In most cases, you should avoid using privileged containers, and instead grant the specific capabilities required by your container using the capabilities field in the securityContext field. Only use privileged mode if you have a capability that you can’t grant with the securityContext. This is useful for containers that want to use operating system administrative capabilities such as manipulating the network stack or accessing hardware devices.

In Kubernetes version 1.26 and later, you can also run Windows containers in a similarly privileged mode by setting the windowsOptions.hostProcess flag on the security context of the Pod spec. For details and instructions, see Create a Windows HostProcess Pod.
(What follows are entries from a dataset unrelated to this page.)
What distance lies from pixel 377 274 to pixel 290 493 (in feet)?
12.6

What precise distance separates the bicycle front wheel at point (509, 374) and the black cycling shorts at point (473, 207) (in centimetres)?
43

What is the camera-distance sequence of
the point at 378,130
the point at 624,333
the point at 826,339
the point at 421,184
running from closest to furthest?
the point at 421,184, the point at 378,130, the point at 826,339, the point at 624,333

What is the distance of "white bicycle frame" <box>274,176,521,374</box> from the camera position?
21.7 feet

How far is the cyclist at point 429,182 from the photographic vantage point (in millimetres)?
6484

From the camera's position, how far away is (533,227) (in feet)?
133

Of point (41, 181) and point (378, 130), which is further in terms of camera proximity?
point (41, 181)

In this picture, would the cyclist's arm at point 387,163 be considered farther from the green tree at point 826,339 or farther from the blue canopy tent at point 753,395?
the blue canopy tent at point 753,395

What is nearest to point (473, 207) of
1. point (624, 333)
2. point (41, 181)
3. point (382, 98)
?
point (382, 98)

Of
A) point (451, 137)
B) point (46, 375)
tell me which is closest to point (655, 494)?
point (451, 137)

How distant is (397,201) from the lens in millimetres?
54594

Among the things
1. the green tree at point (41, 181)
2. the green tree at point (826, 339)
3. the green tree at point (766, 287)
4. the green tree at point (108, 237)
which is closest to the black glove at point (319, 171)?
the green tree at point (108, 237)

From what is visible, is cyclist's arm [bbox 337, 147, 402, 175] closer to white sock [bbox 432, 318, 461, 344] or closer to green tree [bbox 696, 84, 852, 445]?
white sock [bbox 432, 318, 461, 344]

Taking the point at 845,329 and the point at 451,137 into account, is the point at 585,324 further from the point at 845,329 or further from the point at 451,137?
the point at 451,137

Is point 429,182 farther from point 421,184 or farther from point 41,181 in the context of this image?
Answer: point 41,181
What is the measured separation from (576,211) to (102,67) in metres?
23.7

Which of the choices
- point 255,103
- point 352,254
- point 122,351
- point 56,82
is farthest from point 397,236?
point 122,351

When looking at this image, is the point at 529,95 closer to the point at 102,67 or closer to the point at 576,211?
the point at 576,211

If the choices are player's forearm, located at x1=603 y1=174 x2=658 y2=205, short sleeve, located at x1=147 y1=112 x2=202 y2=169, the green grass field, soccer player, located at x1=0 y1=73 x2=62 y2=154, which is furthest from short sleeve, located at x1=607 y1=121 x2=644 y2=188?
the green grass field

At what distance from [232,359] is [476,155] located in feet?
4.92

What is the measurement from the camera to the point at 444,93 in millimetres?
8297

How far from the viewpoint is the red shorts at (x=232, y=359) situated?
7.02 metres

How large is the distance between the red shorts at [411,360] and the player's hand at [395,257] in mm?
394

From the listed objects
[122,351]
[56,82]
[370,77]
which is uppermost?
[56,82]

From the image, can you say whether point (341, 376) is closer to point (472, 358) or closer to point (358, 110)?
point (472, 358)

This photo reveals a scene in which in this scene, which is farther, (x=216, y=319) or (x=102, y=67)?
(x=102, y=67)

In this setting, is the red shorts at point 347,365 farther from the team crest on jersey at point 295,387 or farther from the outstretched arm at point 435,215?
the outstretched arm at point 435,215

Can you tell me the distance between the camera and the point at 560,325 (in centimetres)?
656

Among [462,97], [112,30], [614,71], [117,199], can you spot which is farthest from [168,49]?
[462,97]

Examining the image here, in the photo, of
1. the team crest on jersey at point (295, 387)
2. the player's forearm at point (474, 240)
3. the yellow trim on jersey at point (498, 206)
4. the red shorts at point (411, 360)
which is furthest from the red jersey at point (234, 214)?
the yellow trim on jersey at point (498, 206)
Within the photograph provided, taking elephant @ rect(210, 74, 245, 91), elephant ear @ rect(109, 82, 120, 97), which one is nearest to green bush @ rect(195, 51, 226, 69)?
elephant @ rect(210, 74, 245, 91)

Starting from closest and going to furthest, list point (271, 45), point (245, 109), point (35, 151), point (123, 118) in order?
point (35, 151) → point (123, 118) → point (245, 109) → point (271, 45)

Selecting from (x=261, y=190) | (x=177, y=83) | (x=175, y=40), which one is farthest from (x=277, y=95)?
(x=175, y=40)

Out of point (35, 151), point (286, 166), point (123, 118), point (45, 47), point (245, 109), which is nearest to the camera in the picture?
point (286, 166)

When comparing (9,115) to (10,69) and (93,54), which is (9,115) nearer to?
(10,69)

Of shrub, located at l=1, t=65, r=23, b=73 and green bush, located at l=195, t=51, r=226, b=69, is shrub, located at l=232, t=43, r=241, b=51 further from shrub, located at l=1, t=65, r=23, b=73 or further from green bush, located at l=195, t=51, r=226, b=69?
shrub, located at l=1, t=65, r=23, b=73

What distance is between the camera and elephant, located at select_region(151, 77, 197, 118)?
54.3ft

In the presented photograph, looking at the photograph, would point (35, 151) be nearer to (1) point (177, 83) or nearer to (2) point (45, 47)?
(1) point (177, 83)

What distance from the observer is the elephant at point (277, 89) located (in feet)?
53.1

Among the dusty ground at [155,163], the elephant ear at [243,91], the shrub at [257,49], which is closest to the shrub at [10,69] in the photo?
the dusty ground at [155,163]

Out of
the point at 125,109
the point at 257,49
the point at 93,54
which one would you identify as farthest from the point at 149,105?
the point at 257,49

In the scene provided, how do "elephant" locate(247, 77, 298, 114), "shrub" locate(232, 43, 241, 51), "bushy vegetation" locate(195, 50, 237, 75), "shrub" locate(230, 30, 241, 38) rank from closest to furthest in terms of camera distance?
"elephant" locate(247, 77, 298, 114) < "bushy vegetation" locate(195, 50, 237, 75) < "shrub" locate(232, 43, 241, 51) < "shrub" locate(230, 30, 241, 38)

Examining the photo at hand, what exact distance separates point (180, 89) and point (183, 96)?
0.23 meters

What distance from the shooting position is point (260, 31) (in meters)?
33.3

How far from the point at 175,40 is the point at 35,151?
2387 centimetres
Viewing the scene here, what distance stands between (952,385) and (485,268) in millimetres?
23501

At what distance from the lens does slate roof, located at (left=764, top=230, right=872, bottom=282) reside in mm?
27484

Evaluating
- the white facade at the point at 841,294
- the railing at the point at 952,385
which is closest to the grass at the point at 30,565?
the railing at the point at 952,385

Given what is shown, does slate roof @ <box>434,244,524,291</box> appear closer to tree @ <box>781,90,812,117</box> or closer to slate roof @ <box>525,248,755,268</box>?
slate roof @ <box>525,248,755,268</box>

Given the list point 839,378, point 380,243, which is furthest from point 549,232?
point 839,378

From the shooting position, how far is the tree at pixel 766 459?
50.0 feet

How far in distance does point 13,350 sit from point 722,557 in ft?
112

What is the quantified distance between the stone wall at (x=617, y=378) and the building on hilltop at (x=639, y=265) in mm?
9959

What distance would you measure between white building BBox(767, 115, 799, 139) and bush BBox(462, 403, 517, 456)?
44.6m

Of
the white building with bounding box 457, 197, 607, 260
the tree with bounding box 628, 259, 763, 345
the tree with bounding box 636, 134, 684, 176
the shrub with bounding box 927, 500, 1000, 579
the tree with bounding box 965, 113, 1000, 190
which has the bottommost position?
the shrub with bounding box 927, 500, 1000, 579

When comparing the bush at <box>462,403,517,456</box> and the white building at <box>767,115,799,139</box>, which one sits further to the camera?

Recommendations and best practices

  • Before configuring kernel-level security capabilities, you should consider implementing network-level isolation. For more information, read the Security Checklist.
  • Unless necessary, run Linux workloads as non-root by setting specific user and group IDs in your Pod manifest and by specifying runAsNonRoot: true.

Additionally, you can run workloads in user namespaces by setting hostUsers: false in your Pod manifest. This lets you run containers as root users in the user namespace, but as non-root users in the host namespace on the node. This is still in early stages of development and might not have the level of support that you need. For instructions, refer to Use a User Namespace With a Pod.